Original Link: http://www.anandtech.com/show/4481/details-on-amd-bulldozer-opterons-to-feature-configurable-tdp
Details on AMD Bulldozer: Opterons to Feature Configurable TDPby Johan De Gelas & Kristian Vättö on July 15, 2011 12:00 AM EST
AMD’s new Bulldozer-based CPUs are just around the corner. AMD has said the release of Zambezi CPUs will happen in Q3, which means any time from now. The latest word on the street suggests October release though. We know quite a lot about these CPUs already but there is at least one thing we didn't know until now and it may end up being a big thing in server market. AMD’s John Fruehe has published an interesting blog post where he reveals that AMD’s upcoming server CPUs, Operons, will feature a user-configurable TDP. Read on for our overview on Bulldozer, thoughts on configurable TDP, and summary of AMD's future plans.

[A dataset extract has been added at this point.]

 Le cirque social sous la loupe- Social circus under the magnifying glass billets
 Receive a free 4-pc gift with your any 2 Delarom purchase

Overview of Bulldozer Lineup
AMD’s new Bulldozer-based CPUs are just around the corner. AMD has said the release of Zambezi CPUs will happen in Q3, which means any time from now. The latest word on the street suggests October release though. We know quite a lot about these CPUs already but there is at least one thing we didn't know until now and it may end up being a big thing in server market. AMD’s John Fruehe has published an interesting blog post where he reveals that AMD’s upcoming server CPUs, Operons, will feature a user-configurable TDP.
|AMD Bulldozer lineup|
|Market||High-end consumers||Low-end servers||High-end servers|
|Core count||8, 6 or 4||8 or 6||16, 12 or 8|
|Supported CPU configurations||Single CPU||Up to dual CPU||Up to quad CPU|
Lets start with a brief on Bulldozer. It’s AMD’s first new micro-architecture since K10 (if we ignore Bobcat), which was released in late 2007, and frankly it’s long overdue. It will be manufactured using GlobalFoundries’ 32nm SOI, just like Llano. Some of the architectural changes are covered here, so lets not get into that.

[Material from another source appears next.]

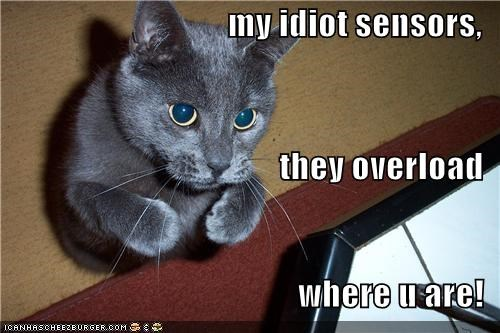 my idiot sensors, they overload where u are!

The regular desktop CPUs are codenamed Zambezi and will feature up to eight cores. They will use the AM3+ socket and some AM3 boards will also support the new Zambezi CPUs after a BIOS update. These CPUs will not feature an integrated GPU (unlike Llano and Ontario/Zacate) and will support up to 1866MHz DDR3 in dual-channel configuration.
Bulldozer actually gets more interesting when talking about the server parts, Opterons. For low-end and power efficient servers, AMD will offer CPUs codenamed Valencia. Specification wise these CPUs are pretty similar to Zambezi, with 8-core and 6-core variants. The memory support is also dual-channel just like in Zambezi but will be limited to 1600MHz. Valencia will be released under the Opteron 4200 Series brand and will support single- and dual-CPU configurations. It will aslo be compatible with AMD's current San Marino and Adelaide platforms (Opteron 4000 Series) for socket C32.

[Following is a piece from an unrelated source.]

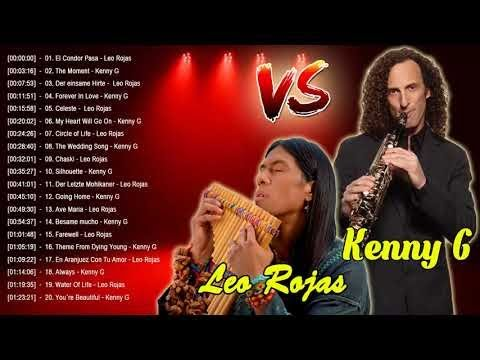 Leo Rojas Kenny G Greatest Hits The Best Of Kenny G Leo Rojas 2018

For high-end servers, AMD’s answer is Interlagos. It will feature up to 16 cores which is achieved by combining two 8-core dies into one package, similar to AMD’s current 12-core Magny Cours. There will also be 12-core and 8-core variants. Interlagos has up to four Hyper-Transport 3.0 links, meaning that quad-CPU configurations are supported. Apparently, there will also be CPUs with only two links, aimed at dual-CPU configurations. Memory support will be quad-channel 1600MHz DDR3, just like Intel’s Sandy Bridge-E (although we don’t know the speed of DDR3 that SB-E supports). Interlagos will be branded as the Opteron 6200 Series and will retain support for Maranello platform (Opteron 6000 Series) which utilizes socket G34.
TDP Power Cap
What makes these new Opterons truly intriguing is the fact that they will offer user-configurable TDP, which AMD calls TDP Power Cap. This means you can buy pretty much any CPU and then downscale the TDP to fit within your server’s power requirements. In the server market, the performance isn’t necessarily the number one concern like it is when building a gaming rig. As all the readers of our data center section are aware, what really counts is the performance per watt ratio. Servers need to be as energy efficient as possible while still providing excellent performance.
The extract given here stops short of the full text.